Licia is a sweet and intelligent, if under-confident, child who becomes a young woman easily cowed by stronger and more vicious forces. Once in Canada she says, "I wore so many different masks, I became unrecognizable even to myself."

The book painfully captures the travails of a young immigrant growing up in Canada in the 1970s: bright, awkward and psychologically oppressed by unrelenting hostility towards foreigners at that time, Licia struggles to find her identity separate from her independent but sometimes volatile mother and a father demoralized by his struggles to find worthwhile work and dignity in Canada.

In Italy a treasure trove of characters are revealed:
Licia's eccentric communist grandfather secretly hordes a cache of books and useless Italian currency in the attic. He rails against priests and ignorance yet requests the comforts of religion upon his death. Who owns these books and why are they hidden?

Suor Assunta, the abandoned young bride, becomes a nun and lives in a cave; she is brought food by Licia's mother who may or may not know how she came to be this way.

The young Federico’s fatal opposition to a vicious boss who tries to force his men to take on a dangerous task, eventually comes to reside in a tiny Jewish cemetery in Aquilonia that is inhabited by only two departed souls.

Who is the mother of the newborn boy abandoned in the olive grove? How did he come to be there?

Maddalena faces an uncertain fate when her husband leaves for America and disappears. He is imprisoned due to a misunderstanding and does not return for many years.
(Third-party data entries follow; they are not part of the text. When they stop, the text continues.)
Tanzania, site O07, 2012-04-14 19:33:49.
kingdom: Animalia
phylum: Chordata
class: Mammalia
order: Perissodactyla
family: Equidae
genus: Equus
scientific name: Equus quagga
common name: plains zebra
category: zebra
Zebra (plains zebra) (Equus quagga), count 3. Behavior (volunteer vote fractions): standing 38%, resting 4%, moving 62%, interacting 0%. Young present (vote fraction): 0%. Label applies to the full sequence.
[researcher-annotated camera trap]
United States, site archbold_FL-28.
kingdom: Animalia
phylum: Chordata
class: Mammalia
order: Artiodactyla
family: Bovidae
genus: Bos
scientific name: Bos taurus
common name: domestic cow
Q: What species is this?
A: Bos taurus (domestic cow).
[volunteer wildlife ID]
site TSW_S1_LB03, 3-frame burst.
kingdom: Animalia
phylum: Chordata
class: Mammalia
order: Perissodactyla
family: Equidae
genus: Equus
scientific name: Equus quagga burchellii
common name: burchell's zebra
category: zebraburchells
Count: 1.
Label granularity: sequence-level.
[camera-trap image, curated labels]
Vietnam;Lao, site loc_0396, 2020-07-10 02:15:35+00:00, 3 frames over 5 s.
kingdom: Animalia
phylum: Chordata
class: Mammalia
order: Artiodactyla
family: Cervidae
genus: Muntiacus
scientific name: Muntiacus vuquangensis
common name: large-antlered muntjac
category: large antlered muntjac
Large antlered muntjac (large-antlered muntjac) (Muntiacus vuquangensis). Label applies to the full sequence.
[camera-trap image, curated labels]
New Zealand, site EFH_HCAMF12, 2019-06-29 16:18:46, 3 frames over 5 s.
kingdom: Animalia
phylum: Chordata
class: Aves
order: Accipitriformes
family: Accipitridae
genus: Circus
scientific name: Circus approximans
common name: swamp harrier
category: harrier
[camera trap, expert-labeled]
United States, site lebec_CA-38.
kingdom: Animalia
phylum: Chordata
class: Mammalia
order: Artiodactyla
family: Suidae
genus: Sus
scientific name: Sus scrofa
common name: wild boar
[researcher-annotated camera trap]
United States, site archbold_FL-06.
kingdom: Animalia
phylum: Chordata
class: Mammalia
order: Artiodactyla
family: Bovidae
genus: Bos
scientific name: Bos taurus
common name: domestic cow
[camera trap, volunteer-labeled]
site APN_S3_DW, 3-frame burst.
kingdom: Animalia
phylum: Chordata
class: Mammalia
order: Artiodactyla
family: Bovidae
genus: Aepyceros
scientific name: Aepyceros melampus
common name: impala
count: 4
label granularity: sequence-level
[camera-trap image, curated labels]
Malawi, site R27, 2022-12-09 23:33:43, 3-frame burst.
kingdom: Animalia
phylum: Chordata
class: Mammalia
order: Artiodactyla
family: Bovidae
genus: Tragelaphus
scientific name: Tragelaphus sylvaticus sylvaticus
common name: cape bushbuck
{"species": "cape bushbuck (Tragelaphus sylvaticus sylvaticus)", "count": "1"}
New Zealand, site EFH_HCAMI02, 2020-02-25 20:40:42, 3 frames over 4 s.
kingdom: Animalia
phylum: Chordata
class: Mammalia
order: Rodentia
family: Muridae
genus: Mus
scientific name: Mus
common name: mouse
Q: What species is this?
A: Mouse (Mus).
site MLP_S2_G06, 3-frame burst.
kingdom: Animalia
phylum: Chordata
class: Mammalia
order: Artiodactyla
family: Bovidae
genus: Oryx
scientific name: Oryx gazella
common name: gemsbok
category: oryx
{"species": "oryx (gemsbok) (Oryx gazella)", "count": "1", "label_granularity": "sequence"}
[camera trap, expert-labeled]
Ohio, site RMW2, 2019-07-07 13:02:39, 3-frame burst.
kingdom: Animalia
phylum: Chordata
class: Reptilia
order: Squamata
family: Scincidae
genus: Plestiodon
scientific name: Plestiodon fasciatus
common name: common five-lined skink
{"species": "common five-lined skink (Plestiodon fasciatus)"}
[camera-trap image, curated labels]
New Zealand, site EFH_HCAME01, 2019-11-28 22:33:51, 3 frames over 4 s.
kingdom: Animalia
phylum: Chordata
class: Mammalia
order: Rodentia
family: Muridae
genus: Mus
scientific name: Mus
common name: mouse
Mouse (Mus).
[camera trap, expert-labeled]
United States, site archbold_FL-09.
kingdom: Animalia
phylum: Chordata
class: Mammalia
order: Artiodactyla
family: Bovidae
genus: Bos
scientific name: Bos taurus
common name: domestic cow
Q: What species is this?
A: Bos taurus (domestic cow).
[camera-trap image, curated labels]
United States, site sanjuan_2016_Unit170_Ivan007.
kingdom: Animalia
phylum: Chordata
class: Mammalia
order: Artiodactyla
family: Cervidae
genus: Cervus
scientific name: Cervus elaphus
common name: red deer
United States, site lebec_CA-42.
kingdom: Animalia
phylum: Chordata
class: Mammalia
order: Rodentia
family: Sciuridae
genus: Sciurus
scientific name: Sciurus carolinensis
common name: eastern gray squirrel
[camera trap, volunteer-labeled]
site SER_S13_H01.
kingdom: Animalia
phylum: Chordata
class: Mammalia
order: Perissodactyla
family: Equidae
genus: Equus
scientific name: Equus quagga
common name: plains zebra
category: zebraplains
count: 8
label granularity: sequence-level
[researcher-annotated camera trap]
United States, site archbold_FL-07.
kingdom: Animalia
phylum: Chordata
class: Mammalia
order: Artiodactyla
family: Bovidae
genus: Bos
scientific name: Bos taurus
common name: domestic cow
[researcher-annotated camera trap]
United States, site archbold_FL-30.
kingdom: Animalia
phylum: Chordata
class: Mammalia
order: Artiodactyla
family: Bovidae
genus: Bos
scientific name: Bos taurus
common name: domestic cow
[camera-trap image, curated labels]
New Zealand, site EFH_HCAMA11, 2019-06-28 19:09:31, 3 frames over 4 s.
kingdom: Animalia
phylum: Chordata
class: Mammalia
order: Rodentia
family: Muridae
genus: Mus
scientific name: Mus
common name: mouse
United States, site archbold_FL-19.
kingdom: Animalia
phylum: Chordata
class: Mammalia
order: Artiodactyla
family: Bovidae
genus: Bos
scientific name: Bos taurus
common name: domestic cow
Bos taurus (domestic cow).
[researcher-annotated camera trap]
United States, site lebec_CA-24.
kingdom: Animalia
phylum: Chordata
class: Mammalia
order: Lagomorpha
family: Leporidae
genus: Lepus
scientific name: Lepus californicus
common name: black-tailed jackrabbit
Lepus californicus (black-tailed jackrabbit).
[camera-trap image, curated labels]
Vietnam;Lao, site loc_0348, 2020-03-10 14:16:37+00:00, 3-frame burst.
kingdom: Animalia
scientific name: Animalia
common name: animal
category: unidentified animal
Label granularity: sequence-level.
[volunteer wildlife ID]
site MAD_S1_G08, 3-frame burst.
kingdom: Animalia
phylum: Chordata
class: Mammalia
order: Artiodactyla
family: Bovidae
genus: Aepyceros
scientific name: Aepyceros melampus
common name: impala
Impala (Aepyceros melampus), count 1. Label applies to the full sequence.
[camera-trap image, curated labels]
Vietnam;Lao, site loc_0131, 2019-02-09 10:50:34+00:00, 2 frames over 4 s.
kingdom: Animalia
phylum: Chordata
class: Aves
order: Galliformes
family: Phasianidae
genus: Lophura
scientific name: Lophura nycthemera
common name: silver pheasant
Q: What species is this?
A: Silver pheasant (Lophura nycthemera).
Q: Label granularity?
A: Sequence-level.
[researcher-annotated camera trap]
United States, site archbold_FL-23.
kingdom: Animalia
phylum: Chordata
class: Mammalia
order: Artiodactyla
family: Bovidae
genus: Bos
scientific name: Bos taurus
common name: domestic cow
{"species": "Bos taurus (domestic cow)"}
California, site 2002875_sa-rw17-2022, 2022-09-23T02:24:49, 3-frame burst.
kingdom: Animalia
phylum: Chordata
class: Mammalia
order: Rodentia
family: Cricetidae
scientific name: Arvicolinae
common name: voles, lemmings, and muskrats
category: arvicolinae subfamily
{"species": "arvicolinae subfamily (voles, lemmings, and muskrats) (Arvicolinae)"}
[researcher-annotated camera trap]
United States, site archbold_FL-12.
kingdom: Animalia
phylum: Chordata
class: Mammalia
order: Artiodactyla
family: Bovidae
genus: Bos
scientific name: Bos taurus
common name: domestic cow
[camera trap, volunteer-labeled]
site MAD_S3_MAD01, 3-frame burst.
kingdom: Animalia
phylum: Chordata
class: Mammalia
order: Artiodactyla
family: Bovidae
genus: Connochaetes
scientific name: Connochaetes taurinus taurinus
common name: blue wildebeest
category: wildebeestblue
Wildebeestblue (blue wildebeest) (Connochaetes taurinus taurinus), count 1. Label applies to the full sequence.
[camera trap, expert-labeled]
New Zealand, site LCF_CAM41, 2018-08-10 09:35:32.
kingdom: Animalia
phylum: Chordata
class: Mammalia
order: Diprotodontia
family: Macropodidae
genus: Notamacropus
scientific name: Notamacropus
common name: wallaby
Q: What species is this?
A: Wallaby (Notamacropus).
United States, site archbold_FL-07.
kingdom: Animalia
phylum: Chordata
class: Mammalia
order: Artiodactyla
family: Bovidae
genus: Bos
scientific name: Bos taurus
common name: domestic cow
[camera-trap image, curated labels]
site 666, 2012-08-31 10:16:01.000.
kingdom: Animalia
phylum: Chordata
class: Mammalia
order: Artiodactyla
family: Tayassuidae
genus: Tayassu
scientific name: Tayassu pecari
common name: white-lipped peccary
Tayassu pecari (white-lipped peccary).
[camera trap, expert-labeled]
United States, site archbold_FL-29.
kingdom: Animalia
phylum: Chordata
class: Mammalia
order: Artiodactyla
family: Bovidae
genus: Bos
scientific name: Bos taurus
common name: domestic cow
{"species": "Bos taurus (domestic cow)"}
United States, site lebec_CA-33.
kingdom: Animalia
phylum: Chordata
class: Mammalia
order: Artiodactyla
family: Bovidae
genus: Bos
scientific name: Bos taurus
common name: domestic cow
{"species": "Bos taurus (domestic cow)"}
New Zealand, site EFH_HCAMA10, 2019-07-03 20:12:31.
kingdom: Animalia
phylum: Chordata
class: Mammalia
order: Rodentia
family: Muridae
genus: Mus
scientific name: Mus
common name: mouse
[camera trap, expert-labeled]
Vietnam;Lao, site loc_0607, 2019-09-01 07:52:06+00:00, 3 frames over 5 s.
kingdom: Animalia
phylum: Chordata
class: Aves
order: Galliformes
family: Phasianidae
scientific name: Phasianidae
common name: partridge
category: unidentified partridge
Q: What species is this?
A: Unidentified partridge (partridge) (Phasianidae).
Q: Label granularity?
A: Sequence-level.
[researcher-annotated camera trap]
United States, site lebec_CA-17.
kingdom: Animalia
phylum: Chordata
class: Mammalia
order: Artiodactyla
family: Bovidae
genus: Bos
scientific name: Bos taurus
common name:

The penniless Maddalena feels compelled to become the mistress of a wealthier man and bears him a child, Alarico, who becomes Licia's best friend. For this Maddalena is scorned and abused until the husband miraculously returns. His response surprises both the villagers and the reader.

In Toronto, a cuckolded husband takes a megaphone to a mass to denounce the priest who has been sleeping with his wife (and tormenting poor Licia and other teenagers in the parish).

Licia, married too soon, combats an oppressive husband and degraded existence on an isolated farm surrounded by inhospitable and vicious relations.

Marco, Licia's father, struggles to maintain his dignity though of poor health and despairing of being able to support his growing family properly.

Her prose brings to mind the poignancy of both Nino Ricci's The Lives of the Saints and the Sicilian writer Maria Messina’s short stories in Behind Closed Doors: Her Father's House and Other Stories of Sicily.

Medaglia
literally has enough material to write two books with the wealth of rich detail and imagery she covers here. The compassionate rendering of the characters' fates, the sensual detail and her flare for creating dramatic situations linger in the mind and in the heart.